I'm still giddy about Saturday. What a comeback, what a game, what a win!
I did get some texts from friends after we were up 27-19 asking the same question I was thinking: "Don't you wish we had kicked that PAT after the 3rd TD?" If we kick the PAT, we're up 21-19, then after the subsequent TD would have been up 28-19 leaving Wisconsin needing a TD and a FG.
This is a major pet peeve of mine. I'd like to know what people's thoughts are about going for the two-point conversion. Here's my view:
1) In general, unless there is less than ~7 minutes to go in the fourth quarter, don't go for two.
2) Exception #1: You are down so much that the only possible chance you have is multiples of 8. e.g. There is 1:15 left to go in the third quarter and you're down 24 points. If you score, go ahead and try for 8 each time.
3) Exception #2: The weather is so bad you might not ever score again. e.g. Notre Dame two weeks ago: We are down 28-17 for part of the 2nd quarter and all of the third. If we had scored a TD late in the third quarter, I might have gone for 2, to get us within 3. (Alas, that never ended up being one of the things we had to wrestle with that day...)
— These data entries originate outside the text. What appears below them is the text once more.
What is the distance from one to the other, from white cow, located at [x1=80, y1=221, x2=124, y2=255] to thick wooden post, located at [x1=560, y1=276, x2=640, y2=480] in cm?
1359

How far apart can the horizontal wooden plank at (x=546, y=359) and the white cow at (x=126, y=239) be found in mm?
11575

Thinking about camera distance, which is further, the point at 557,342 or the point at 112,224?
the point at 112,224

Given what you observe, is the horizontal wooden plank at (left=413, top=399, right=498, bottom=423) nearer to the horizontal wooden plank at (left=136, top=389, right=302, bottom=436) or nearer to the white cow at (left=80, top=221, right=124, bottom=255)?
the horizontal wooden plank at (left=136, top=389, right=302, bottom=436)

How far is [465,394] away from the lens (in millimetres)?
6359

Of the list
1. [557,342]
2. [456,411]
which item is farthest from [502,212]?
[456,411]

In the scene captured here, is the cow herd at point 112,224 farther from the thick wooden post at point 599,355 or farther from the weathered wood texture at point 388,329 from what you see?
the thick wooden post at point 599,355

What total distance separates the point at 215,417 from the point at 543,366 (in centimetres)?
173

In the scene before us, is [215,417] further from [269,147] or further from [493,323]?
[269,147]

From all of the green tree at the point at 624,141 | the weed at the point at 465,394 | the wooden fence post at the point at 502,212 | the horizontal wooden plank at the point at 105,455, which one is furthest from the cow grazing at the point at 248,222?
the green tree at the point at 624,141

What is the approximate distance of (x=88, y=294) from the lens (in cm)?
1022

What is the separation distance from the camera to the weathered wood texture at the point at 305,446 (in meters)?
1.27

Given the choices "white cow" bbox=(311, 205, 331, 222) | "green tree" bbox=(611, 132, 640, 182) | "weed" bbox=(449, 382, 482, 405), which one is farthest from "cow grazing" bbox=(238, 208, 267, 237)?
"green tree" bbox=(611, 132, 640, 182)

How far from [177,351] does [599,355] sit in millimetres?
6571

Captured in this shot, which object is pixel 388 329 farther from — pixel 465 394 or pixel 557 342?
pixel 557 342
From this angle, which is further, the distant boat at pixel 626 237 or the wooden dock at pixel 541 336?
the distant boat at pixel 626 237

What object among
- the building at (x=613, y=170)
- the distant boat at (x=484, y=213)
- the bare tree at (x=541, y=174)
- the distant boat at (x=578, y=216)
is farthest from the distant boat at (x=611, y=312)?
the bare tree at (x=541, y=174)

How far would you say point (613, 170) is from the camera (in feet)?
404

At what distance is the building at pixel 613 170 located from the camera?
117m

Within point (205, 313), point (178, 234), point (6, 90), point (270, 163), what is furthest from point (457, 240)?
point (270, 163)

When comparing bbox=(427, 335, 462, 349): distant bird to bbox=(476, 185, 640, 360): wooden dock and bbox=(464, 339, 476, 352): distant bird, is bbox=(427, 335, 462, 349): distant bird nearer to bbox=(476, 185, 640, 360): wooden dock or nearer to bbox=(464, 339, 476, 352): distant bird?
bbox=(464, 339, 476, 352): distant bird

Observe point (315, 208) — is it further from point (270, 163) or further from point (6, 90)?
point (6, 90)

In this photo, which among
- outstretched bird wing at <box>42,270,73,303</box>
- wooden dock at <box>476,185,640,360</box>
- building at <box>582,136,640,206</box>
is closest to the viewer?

So once you've got less than half of the fourth quarter to go, pull out your chart that tells you whether or not to go for it; otherwise, kick the PAT, take your point and move on. I understand that this one is somewhat philosophical. Sort of like how some coaches will never take the FG off the board even if the penalty would give them a first down. Or deciding whether to double or just hit your 11 against the dealer's ten. Maybe the important thing is just being consistent.
Obviously, nobody knew Threet had the 58 yard run in him, or that we'd go score the next TD. And if we'd gotten the 2, AND the subsequent TD and PAT, then the game would have been REALLY out of reach. Still, it is still frightening that we were a penalty and some great D-line pressure away from OVERTIME yesterday.